Aflac has been strengthening its Japanese operations
consistently that also helped itself survive the catastrophe
losses better than its peers. Besides, Aflac continued to be the
number one seller of cancer and medical insurance policies in Japan
throughout 2010.
In the US, the strategic acquisition of CAIC in 2009 has added
to Aflac’s product and distribution capabilities, which has started
reflecting in the company’s results. CAIC contribution has been
improving from 6% to 10.7% of the US sales production in 2010 and
first quarter of 2011, respectively.
With superior financial strength ratings and a new group product
platform, CAIC buyout is projected to be accretive to earnings in
the long run. However, loss of a large payroll account, persistent
lack of confidence from small businesses and fewer sales
associates cast a cautious outlook on the sales opportunities in
the U.S. in 2011.
Meanwhile, Aflac’s strong operating cash flow position (grew to
$7.0 billion in 2010 from $6.2 billion in 2009, $5.0 billion in
2008 and $4.7 billion in 2007) further enhances the company’s scope
for both inorganic and organic growth. Additionally, Aflac’s
National Association of Insurance Commissioners (NAIC) risk-based
capital ratio remained within 500% and 525% at the end of first
quarter of 2011.
Going ahead, this strong capital and surplus position is
expected to mitigate balance sheet risk and provide liquidity
cushion to its long-term growth. Regular dividend increment and
resumption of
the stock buyback program further validate Aflac’s efficient
capital deployment and fair liquidity. Meanwhile, Aflac also
aims to get rid of its problem investments in Europe through the
de-risking process, which is expected to last over the next 12–18
months.
Besides, Fitch Ratings upgraded its credit outlook on Aflac to
stable from negative in April 2011, while A.M. Best affirmed its
investment-grade debt ratings in May 2011, reflecting a stable
outlook based on Aflac’s present financial leverage that is
estimated to be around 23%, consistent with the rating category
criterion.
However, Aflac continues to be harshly hit by intense economic
volatility, the continued fluctuation of the yen against the
dollar, changes in interest rates, changes in credit spreads and
defaults, market liquidity and declines in equity price.

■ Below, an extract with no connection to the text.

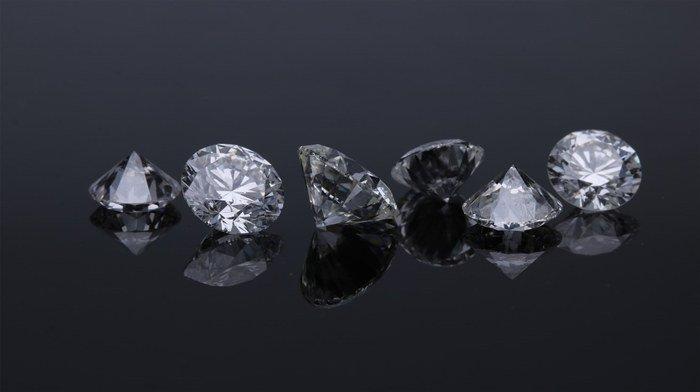 Buying Diamonds Online Vs. Retail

Although a slight improvement has been witnessed in the
yen/dollar exchange rate during the last couple of quarters, we
still remain cautious as the economic volatility will continue to
weaken the targeted earnings growth till markets rebound to
historical highs and provide buoyancy to exchange rates. Management
further ascertained this apprehension with a conservative
projection of a negative 2% to a positive 3% growth in Japan for
2011.
Despite the fact that Aflac is indulging in de-risking
activities, it is moving towards less risky
investments with lower yields, which will further lessen investment
income. Moreover, the company’s substantial exposure to European
financial institutions hybrid securities, below-investment-grade
debt and perpetual securities is likely to result in statutory
investment losses and lower reinvestment yields, thereby escalating
the financial and capital risk.
Increased
losses in the investment portfolio and lower income from the
variable annuity business is expected to continue to hurt
earnings at least in the near term, until the markets
witness a
steady recovery. Besides, the devastating earthquake and tsunami
that hit Japan in March 2011 have raised catastrophe losses and
weakened claims-paying ability. This is also reflected
in management’s estimation of earnings at the lower-end of the
guidance.
Overall, weighing all the pros and cons, we believe a stable
economy in the long run will gather momentum and negate interest
and currency risk, thereby providing more profitable investment
opportunities for Aflac.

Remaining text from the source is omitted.